Federal budgets are all about numbers -- typically, the type of numbers that are preceded by dollar signs. But other numbers in the Administration's 2012 budget limit something called "data exclusivity protection" for a type of drug called "biologics".
Sound dry and bureaucratic? Maybe, if you're healthy. But not if you're fighting cancer and need a biologic drug like Retuxin, or have kidney failure and require Epogen. In fact, whether Congress agrees to a little-noticed but important provision in the President's budget could have a big impact on health and safety.
Let's back up. Biologics are drugs made from living organisms, and treat a wide array of conditions, including cancer.
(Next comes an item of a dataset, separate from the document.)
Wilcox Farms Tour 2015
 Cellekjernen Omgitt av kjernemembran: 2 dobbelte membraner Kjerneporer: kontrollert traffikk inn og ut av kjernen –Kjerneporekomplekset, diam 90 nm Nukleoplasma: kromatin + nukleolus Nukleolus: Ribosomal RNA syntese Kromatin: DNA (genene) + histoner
These drugs are different from chemical-based prescription drugs like Lipitor or Vicodin, from which exact copies -- generics -- can be made. By contrast, it's not possible to make an exact replica of a biologic (after all, no two living things are perfectly identical). The imitator version of a biologic is called a "biosimilar."
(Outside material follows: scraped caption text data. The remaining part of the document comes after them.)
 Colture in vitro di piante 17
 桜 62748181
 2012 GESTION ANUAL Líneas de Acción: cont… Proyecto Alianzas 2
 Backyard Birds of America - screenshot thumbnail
Under the Patient Protection and Affordable Care Act, the pharmaceutical companies that make biologics get "data exclusivity" for twelve years. That means that makers of generic drugs can't use the original clinical trial data to seek FDA approval of their imitator biologic (called "biosimilars"). A provision in the 2012 budget would reduce that nearly by half, to seven years.
Who cares, and what are the benefits of longer data exclusivity versus shorter? Longer data exclusivity means that the original drug maker has a corner on the market, and can charge higher drug prices; the biosimilar maker, who didn't have to spend billions on the original innovation, can always offer the product at a lower cost.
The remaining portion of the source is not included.